TASK TO COMPLETE ::
Every entry below should come back unchanged, except that the pictures are dropped.

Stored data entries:
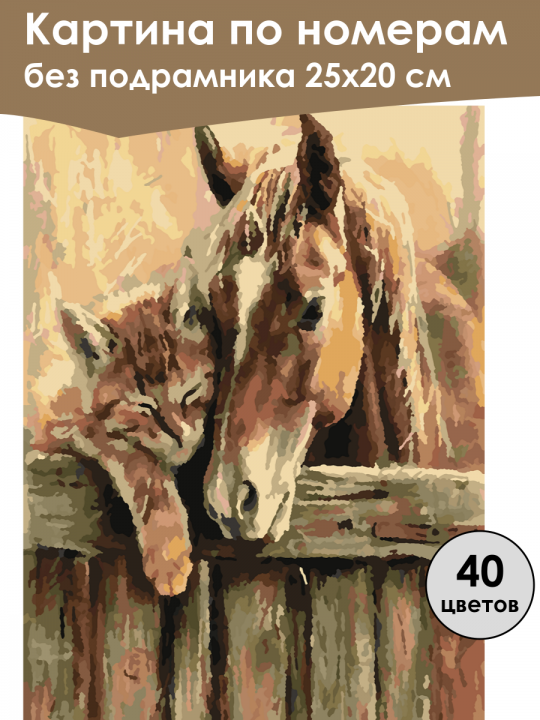 Картина по номерам
без подрамника 25х20 см

40
цветов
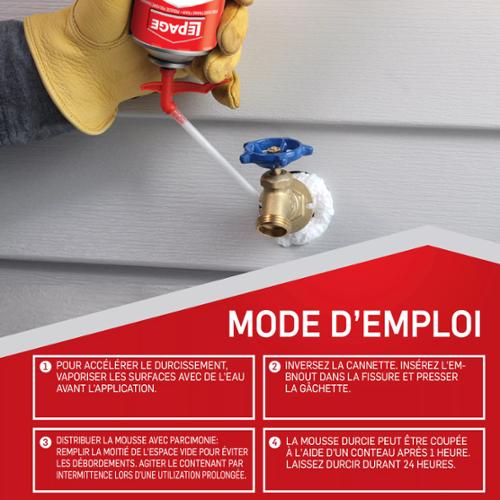 LEPAGE

MODE D'EMPLOI

1 POUR ACCÉLÉRER LE DURCISSEMENT, VAPORISER LES SURFACES AVEC DE L'EAU AVANT L'APPLICATION.

2 INVERSEZ LA CANNETTE. INSÉREZ L'EMBNOUT DANS LA FISSURE ET PRESSER LA GÂCHETTE.

3 DISTRIBUER LA MOUSSE AVEC PARCIMONIE: REMPLIR LA MOITIÉ DE L'ESPACE VIDE POUR ÉVITER LES DÉBORDEMENTS. AGITER LE CONTENANT PAR INTERMITTENCE LORS D'UNE UTILIZATION PROLONGÉE.

4 LA MOUSSE DURCIE PEUT ÊTRE COUPÉE À L'AIDE D'UN CONTEAU APRÈS 1 HEURE. LAISSEZ DURCIR DURANT 24 HEURES.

RESPONSE FOR THIS EXERCISE ::
 Картина по номерам
без подрамника 25х20 см

40
цветов
 LEPAGE

MODE D'EMPLOI

1 POUR ACCÉLÉRER LE DURCISSEMENT, VAPORISER LES SURFACES AVEC DE L'EAU AVANT L'APPLICATION.

2 INVERSEZ LA CANNETTE. INSÉREZ L'EMBNOUT DANS LA FISSURE ET PRESSER LA GÂCHETTE.

3 DISTRIBUER LA MOUSSE AVEC PARCIMONIE: REMPLIR LA MOITIÉ DE L'ESPACE VIDE POUR ÉVITER LES DÉBORDEMENTS. AGITER LE CONTENANT PAR INTERMITTENCE LORS D'UNE UTILIZATION PROLONGÉE.

4 LA MOUSSE DURCIE PEUT ÊTRE COUPÉE À L'AIDE D'UN CONTEAU APRÈS 1 HEURE. LAISSEZ DURCIR DURANT 24 HEURES.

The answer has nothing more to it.